NEWS

Latest news

The EU published 3 new and updated additional 3 guidance documents in December 2023.

EU - new EUDAMED versions published

The EU has made available a new version of EUDAMED in the productive (v2.11) as well as the playground (v3.4) version. For both databases an “Information Centre” is available (productive version, playground version) that contains general information and documentation (e.g, user guides).

UK - Extension of deadline for placing CE-marked devices on the Great Britain market

In an amendment to the “Medical Devices Regulations 2002”, the timelines for placing CE-marked medical devices and IVDs on the Great Britain market are extended - depending on the class and conformity assessment procedure up until June 30th, 2030. The MHRA has prepared a respective infographic.

The MHRA has published a guidance document detailing their position concerning the adapted MDR transition periods resulting from Regulation (EU) 2023/607.

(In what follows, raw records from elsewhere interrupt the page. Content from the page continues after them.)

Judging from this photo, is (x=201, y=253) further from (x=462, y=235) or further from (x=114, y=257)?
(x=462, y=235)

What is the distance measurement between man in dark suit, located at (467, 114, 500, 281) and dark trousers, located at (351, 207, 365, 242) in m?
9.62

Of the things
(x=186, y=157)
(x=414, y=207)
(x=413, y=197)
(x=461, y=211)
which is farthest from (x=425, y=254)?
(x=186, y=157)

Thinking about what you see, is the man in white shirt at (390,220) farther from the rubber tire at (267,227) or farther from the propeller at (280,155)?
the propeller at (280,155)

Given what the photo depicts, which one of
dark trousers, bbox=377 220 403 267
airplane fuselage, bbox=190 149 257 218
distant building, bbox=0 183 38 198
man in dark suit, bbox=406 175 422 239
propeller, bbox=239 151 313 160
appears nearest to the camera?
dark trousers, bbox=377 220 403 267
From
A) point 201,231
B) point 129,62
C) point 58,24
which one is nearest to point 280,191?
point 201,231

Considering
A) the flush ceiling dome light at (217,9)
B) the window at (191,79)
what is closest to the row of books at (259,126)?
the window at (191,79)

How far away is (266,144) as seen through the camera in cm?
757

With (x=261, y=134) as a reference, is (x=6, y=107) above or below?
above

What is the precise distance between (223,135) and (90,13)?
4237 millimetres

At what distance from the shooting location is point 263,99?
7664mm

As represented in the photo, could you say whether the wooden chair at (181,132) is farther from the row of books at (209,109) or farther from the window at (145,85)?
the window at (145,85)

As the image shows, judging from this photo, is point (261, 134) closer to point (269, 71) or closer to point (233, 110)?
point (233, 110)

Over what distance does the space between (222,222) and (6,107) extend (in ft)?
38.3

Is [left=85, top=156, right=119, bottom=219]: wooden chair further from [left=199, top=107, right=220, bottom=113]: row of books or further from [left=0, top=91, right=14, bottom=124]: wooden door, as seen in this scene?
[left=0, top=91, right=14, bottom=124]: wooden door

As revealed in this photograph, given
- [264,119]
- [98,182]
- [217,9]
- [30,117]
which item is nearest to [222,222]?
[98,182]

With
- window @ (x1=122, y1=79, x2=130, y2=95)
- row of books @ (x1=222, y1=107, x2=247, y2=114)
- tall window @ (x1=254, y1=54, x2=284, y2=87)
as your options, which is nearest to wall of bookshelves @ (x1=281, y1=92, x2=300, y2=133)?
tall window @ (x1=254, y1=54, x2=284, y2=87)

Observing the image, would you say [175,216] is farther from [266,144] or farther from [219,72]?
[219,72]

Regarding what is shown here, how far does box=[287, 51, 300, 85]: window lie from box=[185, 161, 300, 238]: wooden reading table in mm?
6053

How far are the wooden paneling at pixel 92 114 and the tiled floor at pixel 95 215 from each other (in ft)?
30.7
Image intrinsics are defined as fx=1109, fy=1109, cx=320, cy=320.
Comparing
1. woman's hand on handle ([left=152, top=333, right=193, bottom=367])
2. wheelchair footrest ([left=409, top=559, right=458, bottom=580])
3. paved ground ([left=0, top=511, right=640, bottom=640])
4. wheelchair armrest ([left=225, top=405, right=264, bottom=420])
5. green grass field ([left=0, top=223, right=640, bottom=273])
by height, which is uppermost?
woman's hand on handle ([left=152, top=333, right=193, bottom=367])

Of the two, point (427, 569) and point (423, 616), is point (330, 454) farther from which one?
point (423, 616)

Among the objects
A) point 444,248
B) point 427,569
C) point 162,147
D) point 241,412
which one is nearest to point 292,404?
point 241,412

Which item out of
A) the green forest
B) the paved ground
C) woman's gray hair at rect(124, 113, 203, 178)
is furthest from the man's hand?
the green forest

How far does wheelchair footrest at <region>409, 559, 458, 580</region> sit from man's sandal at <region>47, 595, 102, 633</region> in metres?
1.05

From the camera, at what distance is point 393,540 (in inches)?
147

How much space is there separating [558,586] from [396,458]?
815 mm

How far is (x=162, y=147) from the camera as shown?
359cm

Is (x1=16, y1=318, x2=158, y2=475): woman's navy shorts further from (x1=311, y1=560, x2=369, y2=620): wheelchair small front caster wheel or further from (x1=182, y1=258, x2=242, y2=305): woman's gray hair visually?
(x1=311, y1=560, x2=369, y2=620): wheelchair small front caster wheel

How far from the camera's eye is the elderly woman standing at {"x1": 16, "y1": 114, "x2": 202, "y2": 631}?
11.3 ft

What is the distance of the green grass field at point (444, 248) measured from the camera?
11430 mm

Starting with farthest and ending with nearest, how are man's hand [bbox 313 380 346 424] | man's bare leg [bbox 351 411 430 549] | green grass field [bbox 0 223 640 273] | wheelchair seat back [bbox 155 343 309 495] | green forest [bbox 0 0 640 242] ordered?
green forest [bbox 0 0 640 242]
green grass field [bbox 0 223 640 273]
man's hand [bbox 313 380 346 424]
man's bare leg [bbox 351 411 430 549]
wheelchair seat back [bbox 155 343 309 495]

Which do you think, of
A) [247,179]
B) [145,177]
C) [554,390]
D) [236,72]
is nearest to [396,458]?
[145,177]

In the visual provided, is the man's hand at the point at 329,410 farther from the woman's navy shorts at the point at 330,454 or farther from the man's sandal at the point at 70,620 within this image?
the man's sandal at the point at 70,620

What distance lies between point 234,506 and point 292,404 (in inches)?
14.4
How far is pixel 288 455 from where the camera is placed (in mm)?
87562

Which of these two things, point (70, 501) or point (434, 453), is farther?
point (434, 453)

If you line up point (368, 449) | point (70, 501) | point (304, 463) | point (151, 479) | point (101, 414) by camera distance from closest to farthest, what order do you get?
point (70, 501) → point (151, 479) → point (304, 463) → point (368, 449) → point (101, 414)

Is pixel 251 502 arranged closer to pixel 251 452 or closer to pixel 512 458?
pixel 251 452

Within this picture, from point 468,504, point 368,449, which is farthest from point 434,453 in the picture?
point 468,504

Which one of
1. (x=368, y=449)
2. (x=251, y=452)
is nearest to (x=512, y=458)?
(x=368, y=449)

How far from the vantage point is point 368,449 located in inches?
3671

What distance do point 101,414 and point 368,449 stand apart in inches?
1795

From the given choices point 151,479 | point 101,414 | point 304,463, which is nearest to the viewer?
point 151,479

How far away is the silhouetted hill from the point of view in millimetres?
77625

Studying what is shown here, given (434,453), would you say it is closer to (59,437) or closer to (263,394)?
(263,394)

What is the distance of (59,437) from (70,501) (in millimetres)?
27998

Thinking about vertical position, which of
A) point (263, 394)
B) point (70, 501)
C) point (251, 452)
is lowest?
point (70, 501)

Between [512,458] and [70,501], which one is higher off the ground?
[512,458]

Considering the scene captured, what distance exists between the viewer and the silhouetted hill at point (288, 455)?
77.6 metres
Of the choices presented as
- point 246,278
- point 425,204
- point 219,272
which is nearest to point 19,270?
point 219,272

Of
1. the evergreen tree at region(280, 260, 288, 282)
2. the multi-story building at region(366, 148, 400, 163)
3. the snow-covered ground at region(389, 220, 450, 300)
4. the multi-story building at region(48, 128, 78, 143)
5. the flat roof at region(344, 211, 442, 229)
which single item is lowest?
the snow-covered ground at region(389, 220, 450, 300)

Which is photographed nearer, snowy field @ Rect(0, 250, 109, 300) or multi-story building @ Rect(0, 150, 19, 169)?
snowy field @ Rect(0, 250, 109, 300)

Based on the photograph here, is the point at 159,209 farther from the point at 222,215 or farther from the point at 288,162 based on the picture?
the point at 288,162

EU - Q&A document on changed transitional period published

The EU has published a Q&A document dealing with answers to important questions on the changes to the MDR and IVDR transitional arrangements.

EU - change of transitional provisions published

Regulation (EU) 2023/607 changing the transition timelines for MDR and abolishing sell-off dates for MDR and IVDR was published today in the official journal of the EU. Consolidated versions are not yet available for the MDR and IVDR.

The regulation enters into force with its publication and becomes immediately applicable. MDD and AIMDD certificates that were still valid on March 20, 2023, are automatically extended. For certificates that expired before that date additional conditions must be met..

EU-parliament adopts proposal to change transitional provisions for MDR and IVDR

The EU-parliamant today accepted the commission's proposal for changes to the transitional provisions, especially to Article 120 MDR and Article 110 IVDR, respectively. Consequently these changes have made a significant step towards their entry into force with the publication in the Official Journal of the European Union. The text voted on in its different language version is accessible here.

EU - new and updated MDCG guidance documents

The MDCG published three new and one updated guidance document in January and February 2023:
MDCG 2023-1 deals with in-house devices under MDR and IVDR,
MDCG 2023-2 details rules for the publication of standard fees by notified bodies,
MDCG 2023-3 is a Q&A document on vigilance under MDR and
in MDCG 2020-16 revision 2 small changes were made with respect to the interpretation of classification rules for IVDs, especially companion diagnostics.